My partner and I started to read up on it several years ago, and when I finally put it to my daughter that I thought she might have autism, she admitted that she'd already been wondering it herself.
Those gaming sessions - me as player, her as audience - gave us a point of connection that I think we would have otherwise struggled to find.
Growing up - and still today - her biggest interests remain animals and Pokemon.
However many hundreds of Pokemon there now are, she can name every single one of them. She can tell you everything there is to know about their abilities, their type, their evolved and devolved forms.

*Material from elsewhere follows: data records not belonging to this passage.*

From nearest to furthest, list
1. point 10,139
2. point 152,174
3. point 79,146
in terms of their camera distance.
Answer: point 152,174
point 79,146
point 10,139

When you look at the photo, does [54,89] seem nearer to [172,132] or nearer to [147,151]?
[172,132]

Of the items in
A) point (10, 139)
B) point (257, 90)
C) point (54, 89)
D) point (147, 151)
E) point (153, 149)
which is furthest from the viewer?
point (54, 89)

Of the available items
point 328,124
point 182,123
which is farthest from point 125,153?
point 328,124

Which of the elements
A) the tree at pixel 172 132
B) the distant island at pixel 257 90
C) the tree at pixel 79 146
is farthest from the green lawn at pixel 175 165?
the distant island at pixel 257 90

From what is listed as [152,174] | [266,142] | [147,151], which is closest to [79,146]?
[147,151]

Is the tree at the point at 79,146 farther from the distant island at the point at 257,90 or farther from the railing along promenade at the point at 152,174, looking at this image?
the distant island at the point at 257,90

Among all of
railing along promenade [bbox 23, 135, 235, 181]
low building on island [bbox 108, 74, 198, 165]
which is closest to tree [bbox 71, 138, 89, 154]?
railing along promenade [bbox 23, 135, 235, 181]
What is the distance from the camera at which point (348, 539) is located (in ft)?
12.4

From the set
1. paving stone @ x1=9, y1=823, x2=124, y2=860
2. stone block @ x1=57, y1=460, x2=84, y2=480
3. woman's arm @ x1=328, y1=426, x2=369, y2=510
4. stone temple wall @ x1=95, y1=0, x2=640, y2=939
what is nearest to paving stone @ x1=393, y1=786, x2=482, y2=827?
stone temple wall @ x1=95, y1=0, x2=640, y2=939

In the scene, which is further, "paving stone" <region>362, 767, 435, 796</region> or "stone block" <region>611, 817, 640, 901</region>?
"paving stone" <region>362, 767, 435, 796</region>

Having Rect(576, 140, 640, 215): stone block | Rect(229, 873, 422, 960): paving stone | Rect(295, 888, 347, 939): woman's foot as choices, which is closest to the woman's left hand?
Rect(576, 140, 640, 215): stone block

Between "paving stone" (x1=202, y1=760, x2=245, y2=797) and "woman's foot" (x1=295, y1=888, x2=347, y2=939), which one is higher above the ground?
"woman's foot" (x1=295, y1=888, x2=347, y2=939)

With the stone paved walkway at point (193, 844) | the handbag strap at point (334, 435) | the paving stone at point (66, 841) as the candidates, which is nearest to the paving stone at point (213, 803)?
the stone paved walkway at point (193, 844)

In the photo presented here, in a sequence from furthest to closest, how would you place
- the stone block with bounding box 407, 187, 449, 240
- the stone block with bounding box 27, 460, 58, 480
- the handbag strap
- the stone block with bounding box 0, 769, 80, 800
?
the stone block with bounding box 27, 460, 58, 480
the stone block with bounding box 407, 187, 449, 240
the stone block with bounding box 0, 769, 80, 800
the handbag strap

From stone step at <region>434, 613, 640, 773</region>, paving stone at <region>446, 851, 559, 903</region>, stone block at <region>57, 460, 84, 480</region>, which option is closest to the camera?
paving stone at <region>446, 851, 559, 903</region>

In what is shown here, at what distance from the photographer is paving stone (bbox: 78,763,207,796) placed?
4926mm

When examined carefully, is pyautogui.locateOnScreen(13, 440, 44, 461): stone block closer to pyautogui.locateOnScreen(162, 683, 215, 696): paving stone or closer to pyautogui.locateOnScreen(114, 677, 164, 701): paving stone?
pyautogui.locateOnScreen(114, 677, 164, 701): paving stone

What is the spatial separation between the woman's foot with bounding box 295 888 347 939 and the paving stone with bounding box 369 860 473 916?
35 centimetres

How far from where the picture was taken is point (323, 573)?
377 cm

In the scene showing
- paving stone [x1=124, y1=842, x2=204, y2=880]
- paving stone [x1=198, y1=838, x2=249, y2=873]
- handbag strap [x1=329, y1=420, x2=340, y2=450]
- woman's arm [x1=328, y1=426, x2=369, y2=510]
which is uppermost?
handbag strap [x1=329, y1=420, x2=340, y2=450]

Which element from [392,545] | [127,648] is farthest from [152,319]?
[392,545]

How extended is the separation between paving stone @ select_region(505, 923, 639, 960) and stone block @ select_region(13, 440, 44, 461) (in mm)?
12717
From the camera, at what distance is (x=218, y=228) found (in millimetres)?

And the best thing for me is that - while I may not have played a Pokemon game in years - it still gives us a touchstone, a point of reference. I get video games, just as she gets them, and through that we have a place where we crossover and get one another. She plays other games too - mostly Nintendo; Animal Crossing, Zelda, Smash Bros... but Pokemon is the one series that she always returns to, without fail.
Through her, and through her diagnosis, I've learned a lot. I recognise some of her traits in myself and others around me. It has shown me that not all of our quirks are learned; some of them are just hard-wired into us, are part of us. There's an expectation from society that we all fit into some predetermined ideal of "normal". To achieve that "perfection", so many of us are suppressing so much - some of us more than others.
My daughter's birthday is next week, and I'm still giving her Pokemon plushies, as I have done for almost every birthday and Christmas in the past two decades. And she's already playing Pokemon Go - going on two hour walks, where previously she'd been spending much of the day in her room. I cant wait to play it with her, just like we used to.
Though I'll probably still say the name wrong.